Vancouver, BC – With the Vancouver Canucks the victims of an early playoff exit for the second consecutive year, it's become clear the franchise needs a summer of change.
The impending shake-up will almost certainly begin behind the bench, where head coach Alain Vigneault, despite being the team's most successful coach in history - compiling a 313-170-57 regular-season record and a 33-35 playoff record - will likely take the brunt of the blame for his team's inability to deliver come playoff time.
But while axing Vigneault is certainly the easiest and most predictable move, it can't be the only one for general manager Mike Gillis as he tries to figure out how his team - one that came into the season with expectations to make a run at the Stanley Cup - has been bounced from the opening round of the postseason for the second year in a row.

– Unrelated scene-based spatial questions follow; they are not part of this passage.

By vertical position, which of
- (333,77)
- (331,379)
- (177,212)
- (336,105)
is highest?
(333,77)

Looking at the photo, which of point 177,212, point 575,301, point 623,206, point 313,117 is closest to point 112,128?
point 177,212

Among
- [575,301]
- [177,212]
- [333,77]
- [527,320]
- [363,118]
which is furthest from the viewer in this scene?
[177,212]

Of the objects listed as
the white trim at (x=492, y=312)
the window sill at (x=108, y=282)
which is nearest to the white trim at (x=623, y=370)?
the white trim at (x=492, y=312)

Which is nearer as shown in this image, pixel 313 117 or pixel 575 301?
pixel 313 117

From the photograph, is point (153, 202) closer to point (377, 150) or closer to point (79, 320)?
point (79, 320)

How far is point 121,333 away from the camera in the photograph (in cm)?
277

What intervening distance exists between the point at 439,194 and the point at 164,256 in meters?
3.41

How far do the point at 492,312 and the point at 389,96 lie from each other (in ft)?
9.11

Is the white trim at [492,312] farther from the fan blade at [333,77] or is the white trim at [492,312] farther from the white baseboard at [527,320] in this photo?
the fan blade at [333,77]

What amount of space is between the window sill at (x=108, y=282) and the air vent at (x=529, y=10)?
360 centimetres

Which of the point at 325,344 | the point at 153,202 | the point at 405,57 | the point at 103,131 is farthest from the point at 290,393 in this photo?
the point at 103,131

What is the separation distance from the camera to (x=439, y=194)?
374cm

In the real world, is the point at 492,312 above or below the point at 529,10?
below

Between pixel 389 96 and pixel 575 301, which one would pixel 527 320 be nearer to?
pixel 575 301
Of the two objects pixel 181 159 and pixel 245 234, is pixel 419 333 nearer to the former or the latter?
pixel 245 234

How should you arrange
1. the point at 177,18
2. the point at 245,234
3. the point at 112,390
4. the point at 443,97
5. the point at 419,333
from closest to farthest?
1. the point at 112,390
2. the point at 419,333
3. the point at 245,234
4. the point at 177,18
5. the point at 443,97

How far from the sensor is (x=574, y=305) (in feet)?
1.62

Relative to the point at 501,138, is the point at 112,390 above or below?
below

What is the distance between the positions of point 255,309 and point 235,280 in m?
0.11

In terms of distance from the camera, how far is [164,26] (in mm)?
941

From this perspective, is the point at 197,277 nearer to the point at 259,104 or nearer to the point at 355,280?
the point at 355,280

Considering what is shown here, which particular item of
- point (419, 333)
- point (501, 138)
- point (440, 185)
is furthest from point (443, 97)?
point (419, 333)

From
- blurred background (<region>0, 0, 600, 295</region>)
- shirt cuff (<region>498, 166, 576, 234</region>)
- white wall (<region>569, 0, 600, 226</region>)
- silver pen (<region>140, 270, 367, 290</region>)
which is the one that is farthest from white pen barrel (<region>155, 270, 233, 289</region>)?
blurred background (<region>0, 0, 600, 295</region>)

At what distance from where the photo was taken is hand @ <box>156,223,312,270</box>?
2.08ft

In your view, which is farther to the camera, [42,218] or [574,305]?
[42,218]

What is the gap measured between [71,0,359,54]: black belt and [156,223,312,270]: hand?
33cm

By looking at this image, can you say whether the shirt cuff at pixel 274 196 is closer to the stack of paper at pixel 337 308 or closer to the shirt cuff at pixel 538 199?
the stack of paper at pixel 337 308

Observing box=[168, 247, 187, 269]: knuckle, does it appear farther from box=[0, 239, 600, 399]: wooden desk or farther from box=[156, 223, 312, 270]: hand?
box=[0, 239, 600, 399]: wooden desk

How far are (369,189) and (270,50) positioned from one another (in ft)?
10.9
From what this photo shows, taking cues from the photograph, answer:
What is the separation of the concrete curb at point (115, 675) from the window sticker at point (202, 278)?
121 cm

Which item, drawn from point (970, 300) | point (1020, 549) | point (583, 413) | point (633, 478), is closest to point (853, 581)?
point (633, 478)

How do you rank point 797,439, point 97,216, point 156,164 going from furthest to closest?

Vigneault certainly deserves his fair share of the blame for taking a team that was the best in the league in both offense and defense during the 2010-11 season - the season they reached Game 7 of the Stanley Cup Finals before falling to the Boston Bruins - and having them fall to a 19th overall finish on offense and 10th overall finish on defense, respectively, this season despite the majority of the core players from that Cup finalist still part of this group.
While a lot has been made of Vigneault's decision to embrace a more defensive style - a change that has earned him a lot of criticism from fans and media alike particularly throughout their ill-fated playoff series against the San Jose Sharks which saw them manage to score just eight goals over four games - the biggest knock on the Canucks coach is his methods of utilizing his players, especially over the last couple of seasons.
Some of the more questionable decisions he has made this year include forcing offensive defenseman Jason Garrison to ride the pine on the power play during the early part of the season, making rookie defenseman Frank Corrado a playoff regular ahead of the likes of veterans Keith Ballard and Cam Barker, and starting netminder Cory Schneider in Game 3 of their first-round playoff series against the Sharks despite the fact he was coming off an injury that forced him to miss two weeks of action and Roberto Luongo was arguably his team's best player in the first two games of the series.
But Vigneault can't be the only change this team makes this offseason as it has become quite clear they need more than just a new voice to guide them. For the first time since he arrived on the job prior to the start of the 2008-09 season, Gillis will have to take a serious look at tinkering with the core that clearly seems to be past its best production.
In the last couple of seasons, the Canucks have seen the Sedin twins' production go from 198 combined points in 2010-11 to 85 points during this lockout-reduced season, which pro-rated to a full season would be just 145 points.
They've seen Ryan Kesler go from arguably being the best two-way forward in the league to being a shell of his former self due to a multitude of injuries suffered over the past two seasons. In all fairness, however, he was probably their team's best forward in their brief playoff run this year.
They signed blue-liner Alexander Edler, whose play once drew comparisons to former Detroit Red Wings defenseman and future Hall-of-Famer Niklas Lidstrom, to a long-term deal only to watch him continue to put forth inconsistent performances that make him look like an All-Star one night and an average journeyman the next.
They've also invested a significant amount of dollars in a number of secondary players outside their main core only to watch them continually fall below expectations, including the likes of forwards Mason Raymond and David Booth and much-maligned defenseman Keith Ballard.
Moving out a good number of those non-core players either by cutting them loose in free agency or possibly buying them out is a given, but if the Canucks want to really shake up the culture of this team, then they'll need to examine their key players closely and determine if it might finally be the time to bring in some fresh blood.
The Canucks have seen up-close what complacency and an unwillingness to make bold moves can do to a team. They've sat by and watched once-fierce division rival Calgary Flames suffer through season after season of mediocrity before they finally decided to move out a couple of their key pieces earlier this year in captain Jarome Iginla and top defenseman Jay Bouwmeester, albeit much too late in many fans' estimation.
They have a chance this offseason to avoid a similar fate. Fans in Vancouver can only hope they take the necessary steps to do so even if it means they'll have to bid farewell to some of the best players in franchise history.